Während 100.000 Menschen wegen eines Vulkanausbruchs auf der indonesischen Ferieninsel Bali in Gefahr sind und ihre Häuser verlassen müssen, schießen sie Fotos. Im Bikini, mit Babybauch oder die Muskeln spielen lassend am Pool. Auf Instagram häufen sich die Bilder von Menschen, die vor dem aktiven Vulkan posieren und sich in Schale werfen. Besonders skurril wirken die Fotos, auf denen Menschen meditieren, während der Vulkan im Hintergrund Aschewolken ausspuckt. Nach einer Reihe von kleineren Eruptionen in den vergangenen Tagen gilt bis heute die Alarmstufe Rot.

Trotz der Warnungen ließen sich, wie ZDF berichtet, immer wieder Leute beobachten, die Selfies mit dem Vulkan im Hintergrund machten. Ein französischer Tourist sagte: "Das ist eine Gelegenheit, die man nur einmal im Leben bekommt. Also habe ich die Chance genutzt." Einige Tourist*innen sehen darin keine Katastrophe, sondern ihre Chance einen Once in a Lifetime-Shot zu ergattern.

Dieses Verhalten war bereits in der Vergangenheit zu beobachten.
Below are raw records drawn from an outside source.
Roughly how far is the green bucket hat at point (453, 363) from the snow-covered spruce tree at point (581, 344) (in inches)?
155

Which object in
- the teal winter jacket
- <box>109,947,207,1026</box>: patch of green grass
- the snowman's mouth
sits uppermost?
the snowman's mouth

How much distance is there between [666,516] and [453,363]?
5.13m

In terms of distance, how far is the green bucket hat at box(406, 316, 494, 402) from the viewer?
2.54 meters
Nicht umsonst führt der Duden mittlerweile den Begriff des Katastrophentourismus, was dieser als "das Anreisen Schaulustiger aus größeren Entfernungen bei Naturkatastrophen" beschreibt.

Katastrophentourismus im Alltag

Das Gepose rund um den Vulkan zeigt wieder einmal, wie egozentrisch die sozialen Plattformen sein können, auf denen wir uns bewegen. Sie handeln von einer Welt, die möglichst instagrammable sein soll. Ganze Gerichte werden nie gegessen, sondern nur fotografiert und wieder zurückgegeben. Oder eben Naturkatastrophen zur Selbstinszenierung genutzt – während andere Menschen ihr Leben oder Haus in Gefahr sehen.
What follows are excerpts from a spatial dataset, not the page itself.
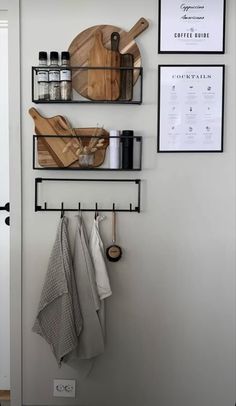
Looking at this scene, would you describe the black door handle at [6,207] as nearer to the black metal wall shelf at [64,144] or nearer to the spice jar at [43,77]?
the black metal wall shelf at [64,144]

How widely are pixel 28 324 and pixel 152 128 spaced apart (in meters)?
1.13

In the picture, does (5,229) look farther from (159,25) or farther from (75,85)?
(159,25)

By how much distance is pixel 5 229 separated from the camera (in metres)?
2.14

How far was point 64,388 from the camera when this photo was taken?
2.00 metres

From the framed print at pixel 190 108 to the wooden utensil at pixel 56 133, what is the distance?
17.0 inches

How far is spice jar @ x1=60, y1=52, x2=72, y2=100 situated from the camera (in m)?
1.83

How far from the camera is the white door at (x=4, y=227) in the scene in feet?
6.66

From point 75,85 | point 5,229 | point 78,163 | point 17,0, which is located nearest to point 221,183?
point 78,163

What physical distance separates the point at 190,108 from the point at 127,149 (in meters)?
0.36

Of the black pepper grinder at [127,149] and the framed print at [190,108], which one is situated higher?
the framed print at [190,108]

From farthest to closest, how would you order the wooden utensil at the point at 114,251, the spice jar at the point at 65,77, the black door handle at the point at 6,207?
the black door handle at the point at 6,207, the wooden utensil at the point at 114,251, the spice jar at the point at 65,77

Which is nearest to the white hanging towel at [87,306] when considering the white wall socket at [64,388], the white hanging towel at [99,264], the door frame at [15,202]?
the white hanging towel at [99,264]

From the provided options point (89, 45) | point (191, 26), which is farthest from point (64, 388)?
point (191, 26)

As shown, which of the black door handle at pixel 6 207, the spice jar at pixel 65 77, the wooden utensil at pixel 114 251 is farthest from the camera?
the black door handle at pixel 6 207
Vom Vulkan auf Bali bis zum Matcha Chai Latte in Berlin – auf Instagram geht es doch nur um eins: möglichst viele Likes zu kassieren. Wie die Bilder zustande kommen und wie viel sie mit der Realität zu tun haben, wird dabei zweitrangig. Im Vordergrund stehen der perfekte Arsch, das Sixpack und ein Strahlelächeln. In dieser Welt sind alle schön, alle haben Geld und sind glücklich. Auch wenn hinter ihnen ein Vulkan ausbricht und Menschen deswegen evakuiert werden müssen. Die werden aber nicht gezeigt, dafür gibt's keine Likes.

Dieser Katastrophentourismus, oder auf Englisch Dark Tourism, ist an sich nichts Neues und wird in vielen Facetten angeboten: Seien es Touren zum Reaktor von Tschernobyl, zu Folterkammern auf mittelalterlichen Burgen, die Besichtigung des Ground Zeros, eine organisierte Reise in den umkämpften Irak oder zu den Killing Fields in Kambodscha – Leiden und Tod übten auf Menschen immer schon eine starke Faszination aus.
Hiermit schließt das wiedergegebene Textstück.